The song concerns the characters of two people who seem to have been in a relationship. The reference to children suggests they are, or were, married. Throughout, the woman the speaker is addressing is not present, so we’re just getting an indication of how he might behave towards her if she were. The narrator continually shows that he’s an unpleasant character trying to impose himself on her. If the first line is taken as referring to him, then he’s sly like a weasel – as the first syllable of ‘slidin” might suggest. The phrase ‘One more weekend with you’ seems at first to indicate the speaker’s delight at another weekend with his partner. However, when the phrase changes to ‘one more weekend’ll do‘ it’s clear that he’s not looking for any contact after that date. The impression is given that he wants one more weekend just to satisfy his sexual desires, before ridding himself of her.
That the speaker’s motives are sexual is suggested by the phrase ‘ride on deck’ and the line ‘We’ll fly over the ocean just like you suspect’. Taken literally ‘We’ll fly over the ocean’ seems an enticing prospect, not the sort of thing to arouse suspicion. What the woman ‘suspects’, then, is presumably that the speaker has some nefarious intention.
In the third verse the lines ‘Things will be okay/you wait and see’ show the speaker clearly aware of the woman’s misgivings since he has to try to persuade her. The suggestion ‘why not go alone/just you and me’ is ironic because the woman does want to be alone, but truly alone – without him. It’s similarly ironic that he says ‘We’ll go some place unknown’ since we learn in the final verse that he is intent on searching for her. She’s a ‘gone mama’. In other words she’s already ‘someplace unknown’.

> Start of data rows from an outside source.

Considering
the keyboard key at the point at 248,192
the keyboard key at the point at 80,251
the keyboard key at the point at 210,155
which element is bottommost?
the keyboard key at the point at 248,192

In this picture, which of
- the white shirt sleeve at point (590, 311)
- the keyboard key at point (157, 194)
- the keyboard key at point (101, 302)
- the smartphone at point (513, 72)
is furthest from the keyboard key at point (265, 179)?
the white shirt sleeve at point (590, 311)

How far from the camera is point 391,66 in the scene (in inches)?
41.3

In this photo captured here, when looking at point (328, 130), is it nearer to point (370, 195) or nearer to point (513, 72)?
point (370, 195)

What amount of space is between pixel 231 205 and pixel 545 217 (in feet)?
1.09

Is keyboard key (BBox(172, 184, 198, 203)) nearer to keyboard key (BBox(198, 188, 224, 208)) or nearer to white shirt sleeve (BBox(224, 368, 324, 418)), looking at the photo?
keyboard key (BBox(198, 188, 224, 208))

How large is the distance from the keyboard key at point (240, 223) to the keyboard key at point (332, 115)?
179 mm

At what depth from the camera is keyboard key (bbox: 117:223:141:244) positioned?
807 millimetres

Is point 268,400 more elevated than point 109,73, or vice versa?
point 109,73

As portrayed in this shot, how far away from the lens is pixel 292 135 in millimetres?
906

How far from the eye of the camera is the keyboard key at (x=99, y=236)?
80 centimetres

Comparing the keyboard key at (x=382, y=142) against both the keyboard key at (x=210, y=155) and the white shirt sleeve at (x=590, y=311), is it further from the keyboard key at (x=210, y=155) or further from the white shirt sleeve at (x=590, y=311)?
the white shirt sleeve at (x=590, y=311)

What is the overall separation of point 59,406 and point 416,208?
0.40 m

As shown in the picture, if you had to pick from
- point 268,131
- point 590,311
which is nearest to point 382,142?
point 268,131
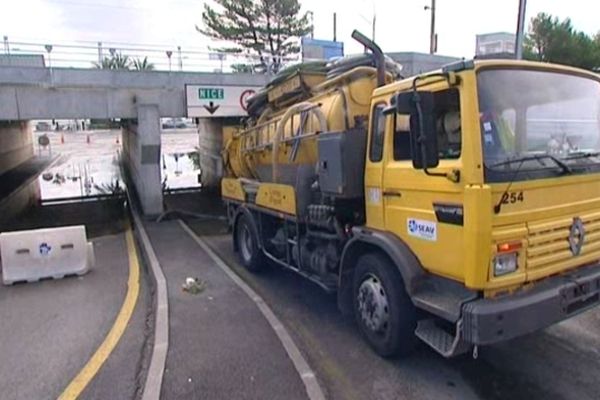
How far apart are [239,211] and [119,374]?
457 cm

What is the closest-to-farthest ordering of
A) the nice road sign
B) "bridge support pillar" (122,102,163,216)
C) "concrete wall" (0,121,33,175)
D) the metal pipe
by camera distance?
1. the metal pipe
2. "bridge support pillar" (122,102,163,216)
3. the nice road sign
4. "concrete wall" (0,121,33,175)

Just as the speaker might be the weasel in the first verse, so the woman may be the rabbit in the fourth. Weasel’s attack rabbits. The idea is likely to arouse the listener’s sympathy for her. However the opening line of the first verse is ambiguous. The weasel could equally be the woman – ‘on the run’ from him. In that case she too is exhibiting characteristics of slyness in avoiding him.
The fourth verse provides two other indications of the speaker’s character. In ‘I’m happy just to see you, yeah, lookin’ so good’ the qualification ‘lookin’ so good’ implies he wouldn’t be glad to see her otherwise. And the parenthetical ‘yes you will!’ shows him to be domineering. It’s left up to the reader to decide what it is he intends her to have no choice in doing.

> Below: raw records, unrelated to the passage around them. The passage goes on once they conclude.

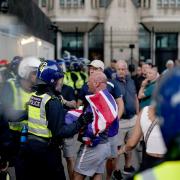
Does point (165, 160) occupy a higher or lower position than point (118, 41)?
higher

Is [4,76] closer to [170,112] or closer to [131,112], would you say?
[131,112]

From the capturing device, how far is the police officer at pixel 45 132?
196 inches

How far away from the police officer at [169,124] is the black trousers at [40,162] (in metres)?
3.17

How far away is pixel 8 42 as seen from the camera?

And in verse five we learn that the speaker realises that he’s unlikely to succeed with any comparable woman – ‘You’re the sweetest gone mama that this boy’s ever gonna get’. From the picture we’re getting of him it’s easy to see why he might never get a similarly attractive partner.
Overall the song, while, exuberant in tone, has the speaker betray both his sinister intentions and the unwillingness of the woman to have anything more to do with him.